Application to the Court

  1. The applicant has put both an application and then, subsequently, an amended application before the Court. There are three, numbered grounds raised in the amended application.
  2. I agree with the written submissions put before the Court by the Minister’s solicitors that much of what the applicant has put in this application, strictly speaking, is more properly described as submission or argument rather than proper pleading. Nonetheless, I will look at it, generally, in the sense of complaints made by the applicant.
  3. I note also that the applicant has filed an affidavit of 3 February 2010. This was filed at the same time as the making of the originating application to the Court and asserts that the Tribunal did not consider country information and what he describes as a “Statement of his Claim”.

Hearing before the Court

  1. At the hearing before the Court the applicant appeared in person. An interpreter in the Hindi language was present, but the applicant displayed a high level and command of the English language and was able to conduct his affairs before the Court in that language. I am satisfied that he had no relevant language difficulties. I indicated to the applicant that if he had any such difficulties, he should refer to the interpreter. Ms B Rayment appeared for the Minister.
  2. Before the Court, the applicant, unfortunately for him, had one difficulty in addressing what is, of course, the relevant and critical issue in matters of this type. That is, whether the Tribunal’s decision was affected by jurisdictional error, such that this Court would then be required to consider whether the matter should be returned to the Tribunal for reconsideration. The difficulty was the inability to understand or accept this.
  3. The applicant, variously, made statements relating to the problems that he faced in India, and that he would face if he were to return to India. He submitted to the Court that he had just called colleagues in India, who were in a position to send more information about that matter.
  4. The applicant explained his response to the Tribunal and invitation to hearing and his decision to not attend in terms of having discussed this with friends. I took that to mean friends here in Australia in the community. He was under some misunderstanding, or some misapprehension, that it was not fatal to his claims not to attend, and that there would be some future opportunity for him to submit something in writing to the Tribunal.
  5. Ultimately, I understood the applicant’s complaint about the Tribunal, and for that matter, he also made the same complaint about the delegate’s decision, to be that the Tribunal should have found him to be a refugee based on what he had written in his statement, and in light of country information to which he had referred in his statement, and to which the delegate had made some reference, which dealt with the difficult situation faced by lower-caste people in India.

Consideration

  1. The applicant applied for a protection visa. He set out what can, at best, be described as an outline of claims in an attached statement. He was invited to attend an interview with the delegate on two occasions. This would have been the opportunity for the applicant to explain and expand on his claims. Without any explanation proffered to the delegate, or before the Court, the applicant did not attend.
  2. The delegate refused the application on the basis that he could not be satisfied on what was before him, and particularly given that the applicant failed to attend at the interview to further explain his claims, that the applicant met the definition of “refugee”, as set out in Article 1A(2) of the UN Refugees Convention. Such satisfaction being a critical criterion for the grant of the visa (ss.36(2) and 65 of the Act)

Instructions for the task:
Repeat the passage from the court judgment word for word, starting at "1. At the hearing" and ending at "for the Minister.".

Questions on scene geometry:

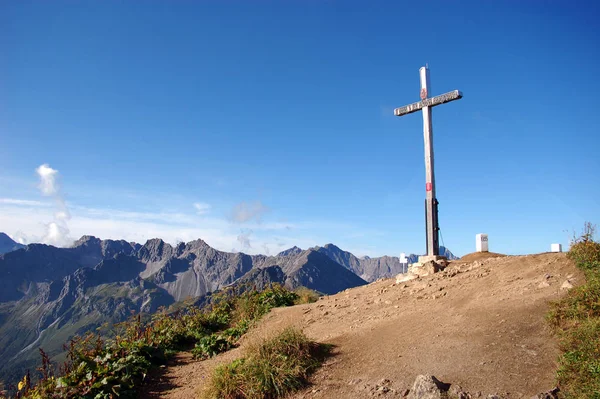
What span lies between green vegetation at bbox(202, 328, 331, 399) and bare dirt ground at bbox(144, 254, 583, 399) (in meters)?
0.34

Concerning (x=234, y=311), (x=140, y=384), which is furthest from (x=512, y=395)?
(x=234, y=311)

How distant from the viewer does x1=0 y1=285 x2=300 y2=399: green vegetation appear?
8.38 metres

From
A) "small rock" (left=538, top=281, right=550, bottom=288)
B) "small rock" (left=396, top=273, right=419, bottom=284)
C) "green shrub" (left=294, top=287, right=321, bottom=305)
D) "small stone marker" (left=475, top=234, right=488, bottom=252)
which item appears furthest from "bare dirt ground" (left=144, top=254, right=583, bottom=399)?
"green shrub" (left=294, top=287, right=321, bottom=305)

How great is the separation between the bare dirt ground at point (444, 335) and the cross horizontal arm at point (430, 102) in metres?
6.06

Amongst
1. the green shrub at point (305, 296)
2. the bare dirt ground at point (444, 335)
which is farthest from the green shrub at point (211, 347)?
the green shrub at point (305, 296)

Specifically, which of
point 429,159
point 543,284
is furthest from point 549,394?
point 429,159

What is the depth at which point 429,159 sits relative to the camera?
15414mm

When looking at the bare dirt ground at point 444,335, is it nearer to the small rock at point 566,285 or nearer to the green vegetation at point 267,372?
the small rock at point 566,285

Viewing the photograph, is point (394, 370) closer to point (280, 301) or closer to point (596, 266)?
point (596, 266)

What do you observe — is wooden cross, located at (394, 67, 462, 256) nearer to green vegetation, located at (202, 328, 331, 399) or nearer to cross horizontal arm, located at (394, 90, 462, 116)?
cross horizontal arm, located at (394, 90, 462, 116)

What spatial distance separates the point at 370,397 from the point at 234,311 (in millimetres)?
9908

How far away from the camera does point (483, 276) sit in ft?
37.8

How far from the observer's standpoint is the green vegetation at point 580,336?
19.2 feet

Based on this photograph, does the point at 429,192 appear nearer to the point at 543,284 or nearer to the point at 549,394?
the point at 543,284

---

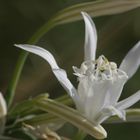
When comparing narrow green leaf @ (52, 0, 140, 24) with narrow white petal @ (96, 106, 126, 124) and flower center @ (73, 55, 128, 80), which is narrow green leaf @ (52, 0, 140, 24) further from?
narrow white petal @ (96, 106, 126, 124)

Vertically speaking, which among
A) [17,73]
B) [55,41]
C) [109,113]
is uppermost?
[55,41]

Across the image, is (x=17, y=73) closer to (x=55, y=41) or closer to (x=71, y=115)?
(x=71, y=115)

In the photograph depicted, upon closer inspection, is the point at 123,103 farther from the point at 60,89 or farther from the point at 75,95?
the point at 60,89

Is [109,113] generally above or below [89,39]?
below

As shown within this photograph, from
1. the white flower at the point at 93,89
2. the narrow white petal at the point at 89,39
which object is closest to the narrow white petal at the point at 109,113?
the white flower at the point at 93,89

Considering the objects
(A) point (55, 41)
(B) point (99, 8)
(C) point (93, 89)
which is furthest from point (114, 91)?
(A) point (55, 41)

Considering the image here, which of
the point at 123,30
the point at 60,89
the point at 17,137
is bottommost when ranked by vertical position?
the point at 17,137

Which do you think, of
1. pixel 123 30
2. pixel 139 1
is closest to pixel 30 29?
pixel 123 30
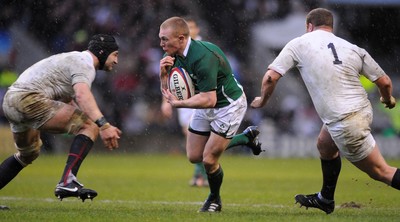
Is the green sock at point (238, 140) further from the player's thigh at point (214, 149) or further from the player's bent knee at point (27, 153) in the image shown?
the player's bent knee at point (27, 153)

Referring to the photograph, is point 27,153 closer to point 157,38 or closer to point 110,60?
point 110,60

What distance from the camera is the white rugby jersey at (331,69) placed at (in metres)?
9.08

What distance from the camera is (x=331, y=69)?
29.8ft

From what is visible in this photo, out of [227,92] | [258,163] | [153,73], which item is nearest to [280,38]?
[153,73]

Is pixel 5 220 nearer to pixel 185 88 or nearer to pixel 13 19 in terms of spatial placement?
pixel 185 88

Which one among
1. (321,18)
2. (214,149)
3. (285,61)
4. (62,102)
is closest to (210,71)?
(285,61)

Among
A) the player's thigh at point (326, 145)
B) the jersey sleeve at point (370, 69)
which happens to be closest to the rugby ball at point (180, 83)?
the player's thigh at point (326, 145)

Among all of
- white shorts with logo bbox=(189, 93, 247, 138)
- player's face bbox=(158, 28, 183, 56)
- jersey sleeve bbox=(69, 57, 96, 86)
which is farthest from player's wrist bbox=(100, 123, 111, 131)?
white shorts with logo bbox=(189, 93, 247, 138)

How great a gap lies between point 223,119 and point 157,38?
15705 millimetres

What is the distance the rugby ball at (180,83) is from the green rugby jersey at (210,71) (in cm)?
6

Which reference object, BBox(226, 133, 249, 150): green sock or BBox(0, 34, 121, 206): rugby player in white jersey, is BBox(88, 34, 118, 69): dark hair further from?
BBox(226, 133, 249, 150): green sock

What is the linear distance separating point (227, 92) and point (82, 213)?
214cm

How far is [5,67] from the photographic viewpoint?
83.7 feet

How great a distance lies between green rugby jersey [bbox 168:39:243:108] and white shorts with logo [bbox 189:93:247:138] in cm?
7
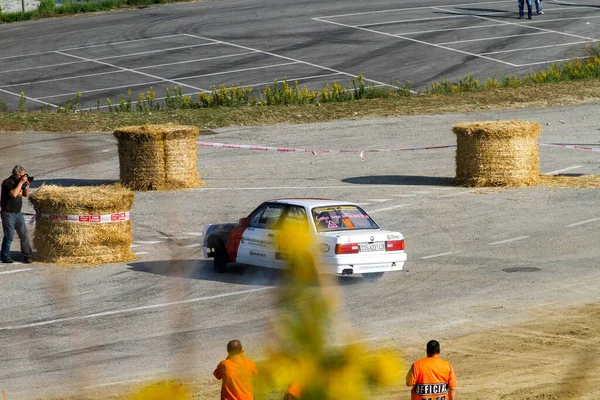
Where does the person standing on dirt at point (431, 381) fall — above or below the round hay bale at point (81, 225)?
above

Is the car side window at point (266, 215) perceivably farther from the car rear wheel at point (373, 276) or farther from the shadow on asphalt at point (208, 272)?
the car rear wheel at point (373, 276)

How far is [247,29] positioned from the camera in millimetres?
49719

--

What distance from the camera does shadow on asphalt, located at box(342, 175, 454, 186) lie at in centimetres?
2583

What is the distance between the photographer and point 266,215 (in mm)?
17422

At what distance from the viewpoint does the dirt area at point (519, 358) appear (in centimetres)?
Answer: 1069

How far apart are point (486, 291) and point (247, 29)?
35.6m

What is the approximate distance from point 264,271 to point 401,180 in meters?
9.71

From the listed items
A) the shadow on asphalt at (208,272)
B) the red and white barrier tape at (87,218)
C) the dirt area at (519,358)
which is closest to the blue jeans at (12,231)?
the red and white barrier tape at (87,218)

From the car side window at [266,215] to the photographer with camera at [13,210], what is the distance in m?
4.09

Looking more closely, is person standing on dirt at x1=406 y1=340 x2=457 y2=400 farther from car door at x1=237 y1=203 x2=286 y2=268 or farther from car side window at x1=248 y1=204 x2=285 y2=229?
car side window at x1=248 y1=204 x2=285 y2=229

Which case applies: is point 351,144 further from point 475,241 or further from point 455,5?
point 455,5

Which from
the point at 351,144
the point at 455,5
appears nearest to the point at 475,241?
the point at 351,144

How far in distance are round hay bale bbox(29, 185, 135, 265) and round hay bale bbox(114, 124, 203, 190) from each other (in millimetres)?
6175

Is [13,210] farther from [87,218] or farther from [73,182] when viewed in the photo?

Exercise solution:
1. At the hearing before the Court the applicant appeared in person. An interpreter in the Hindi language was present, but the applicant displayed a high level and command of the English language and was able to conduct his affairs before the Court in that language. I am satisfied that he had no relevant language difficulties. I indicated to the applicant that if he had any such difficulties, he should refer to the interpreter. Ms B Rayment appeared for the Minister.